The recent High Court case of O’Rourke v Meadowvale Pension Scheme  IEHC 148 (the Case) found that a deed purporting to wind-up a pension scheme over a decade ago was not legally effective.
The trustee had failed to properly transfer certain assets out of the scheme before attempting the wind-up, so the trust (and trustee obligations) continued.
The Case concerned a small, self-administered pension scheme. The main assets of the scheme were shares in a private company registered in South Africa. The trustees sought to transfer those shares to a PRSA before the purported wind-up. All parties accepted that the transfer of part of the shares was not valid and effective, as it did not follow the restrictions in a shareholders’ agreement. The High Court had to decide if these assets remained in the hands of the trustees or if they would revert to the employer or the State.
The Court concluded that the trustees continued to hold those assets. Judge Eileen Roberts held that the deed of wind-up did not terminate the scheme as the deed was “fundamentally flawed” being incorrectly based on the premise that all trust assets had been distributed.
Only part of the scheme assets had been validly transferred out. This partial transfer fell foul of Revenue’s prohibition on spilt transfers. Consequently, Revenue did not accept it as a valid wind-up. The Court acknowledged that Revenue’s conclusion was not determinative of the legal position but that it sat comfortably with the legal conclusion and avoided any conflicts with the scheme’s regulatory approval system.
The Case is a timely reminder for trustees (and the employers who may indemnify them) of the importance of ensuring transfers are validly made, and no assets remain in a scheme at its determination.

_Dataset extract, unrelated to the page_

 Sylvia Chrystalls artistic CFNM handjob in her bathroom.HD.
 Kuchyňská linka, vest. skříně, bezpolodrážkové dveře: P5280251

In the current Irish pensions market, many employers are transitioning from group pension schemes to master trusts for future pension provision due to the governance and cost burden arising from IORP II compliance. The Pensions Authority has offered a “safe harbour” from IORP II requirements for group schemes that complete the transfer and wind-up by 31 December 2023. As such, there is increasing pressure on employers and trustees making that switch to complete transfers and wind-ups before the year-end deadline.
In these pressurised circumstances, this decision highlights the importance of following the necessary legal formalities in that process. Notwithstanding what a deed of termination or deed of discharge may seek to effect, if assets remain in the scheme, the trust continues and trustees cannot be validly discharged, resulting in continued liability exposure for employers.